Required action =>
The response should reproduce exactly the lines from the top of the listing below through the one that contains "Purple and Pink", and nothing else; pictures do not belong in it.

Data extract =>

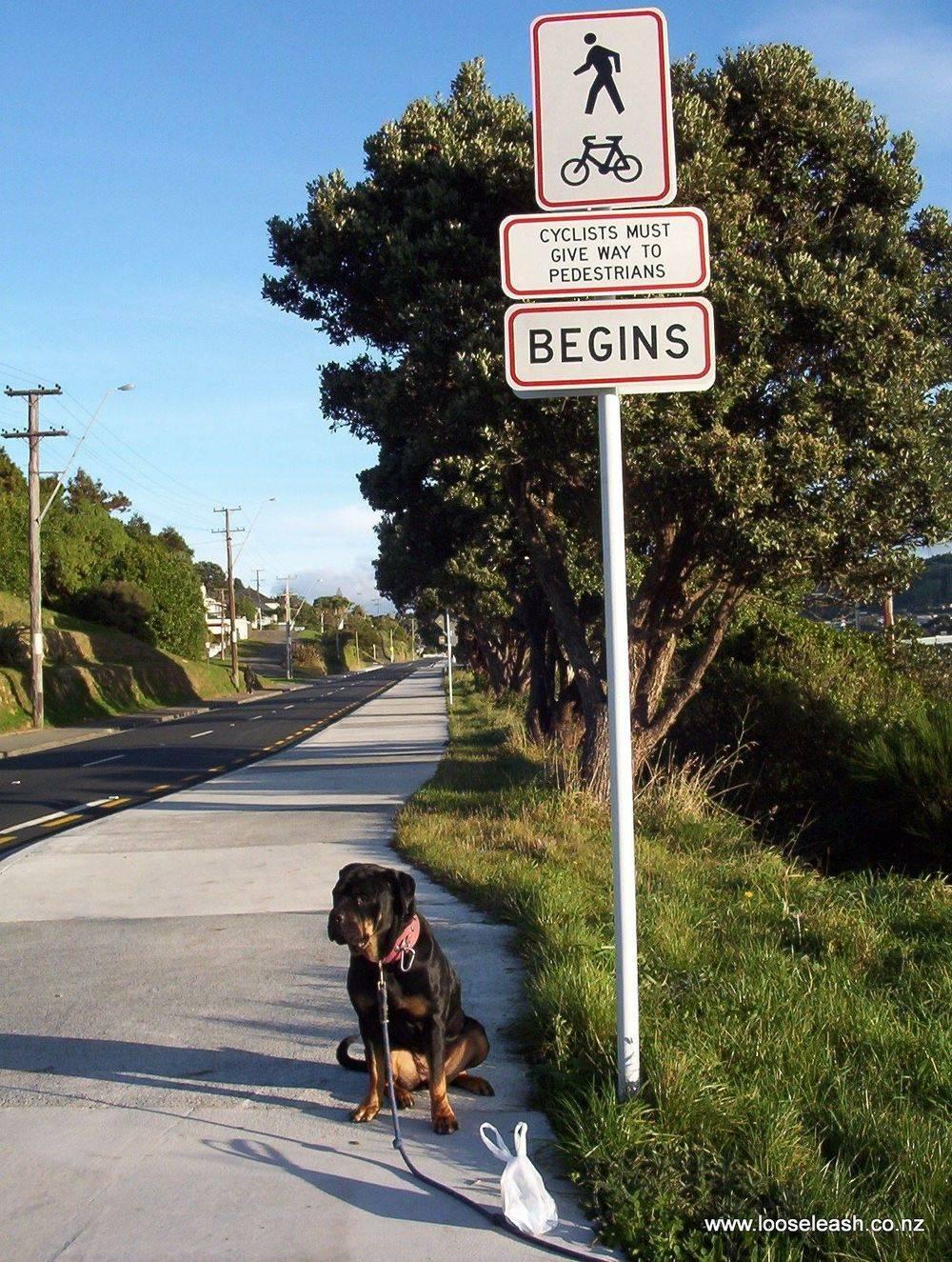 Newlands Dog Walker Dog Walking on the Tawa Shared Pathway - cycle and walkway. walkwayTawaIzardNgaio 1033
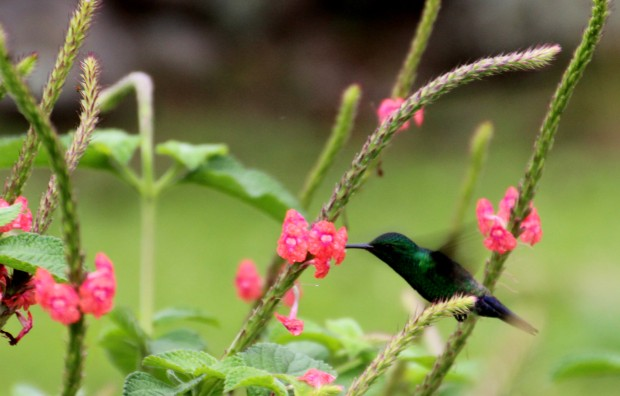 Hummingbirds are to Merida, what flies are to Australia.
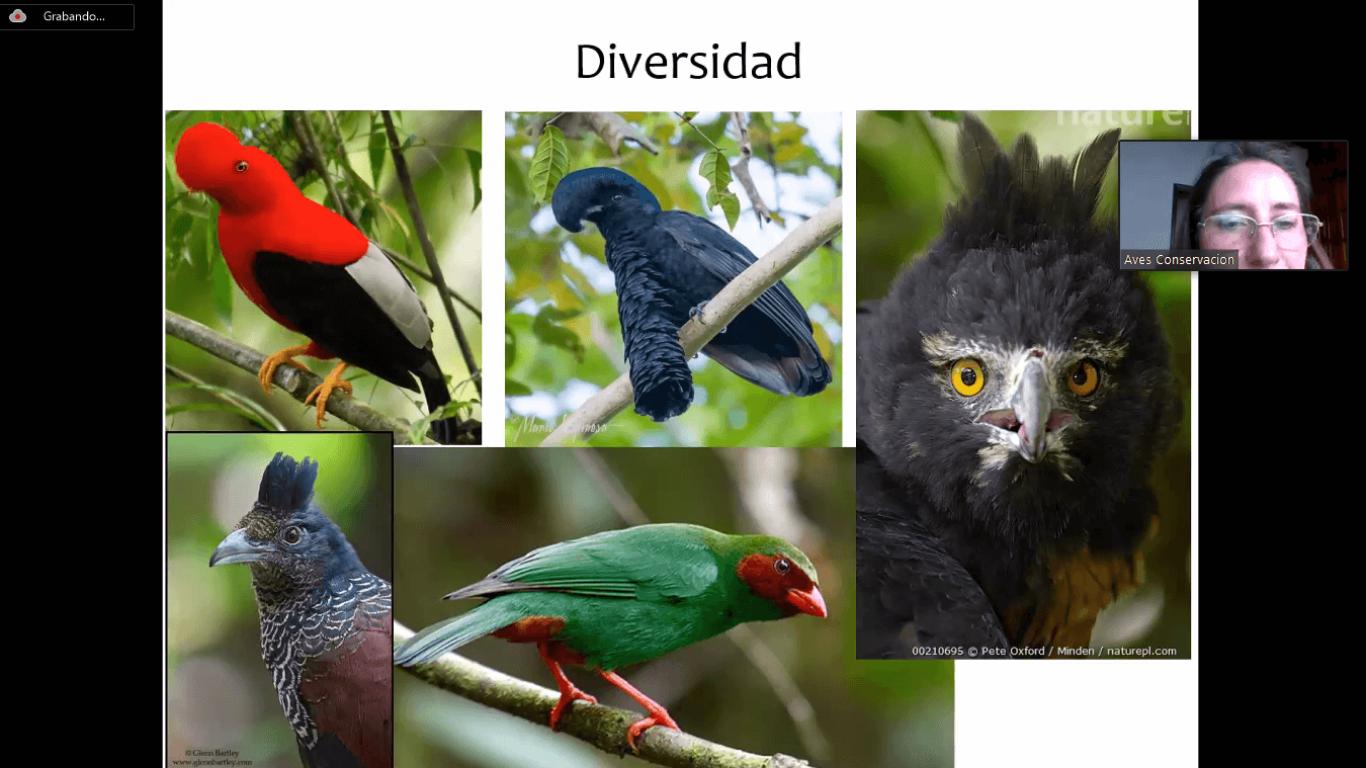 Taller aves urbanas dictado a los vecinos de El Tejar. 2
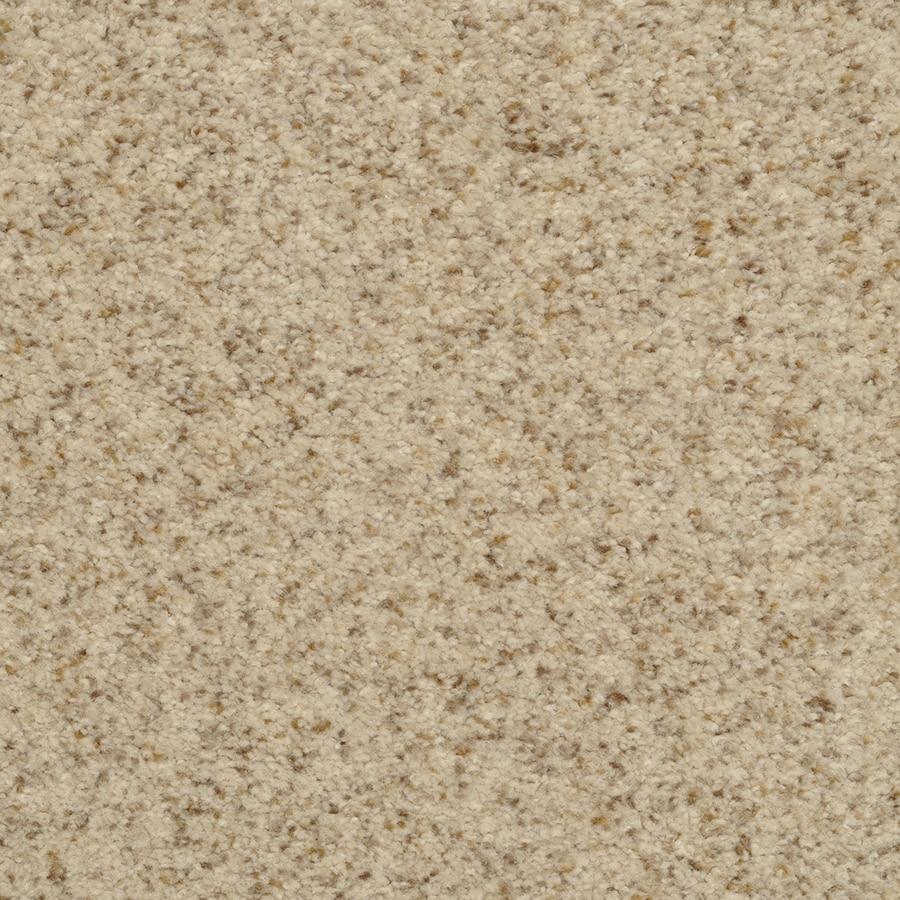STAINMASTER Active Family Fiesta Birch Mist Textured Interior Carpet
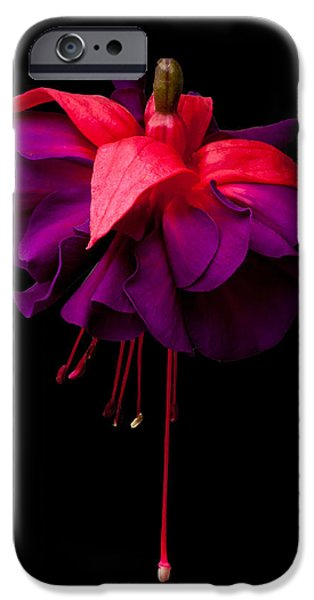 Purple and Pink Beauty iPhone Case by Dawn OConnor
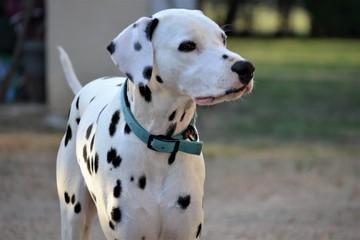 mika de la petite vallee des chiens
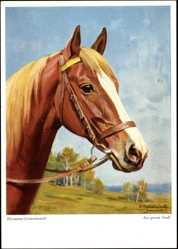 Künstler Ak Gemeinhardt, Hermann, Aus gutem Stall, Pferd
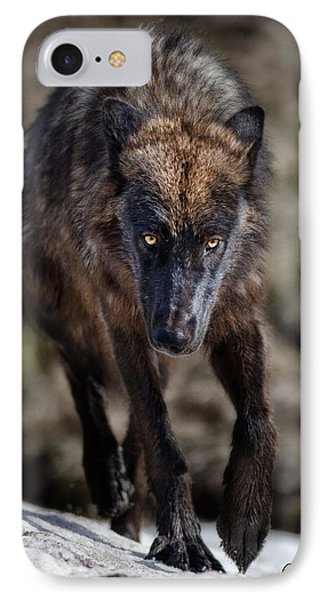 Wolf Tracking Me? IPhone Case by CR  Courson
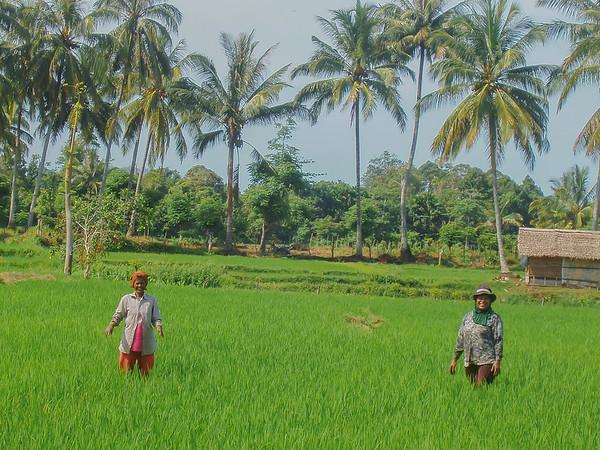 Achenese women working in the rice fields, Aceh Besar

Written answer =>
 Newlands Dog Walker Dog Walking on the Tawa Shared Pathway - cycle and walkway. walkwayTawaIzardNgaio 1033
 Hummingbirds are to Merida, what flies are to Australia.
 Taller aves urbanas dictado a los vecinos de El Tejar. 2
STAINMASTER Active Family Fiesta Birch Mist Textured Interior Carpet
 Purple and Pink Beauty iPhone Case by Dawn OConnor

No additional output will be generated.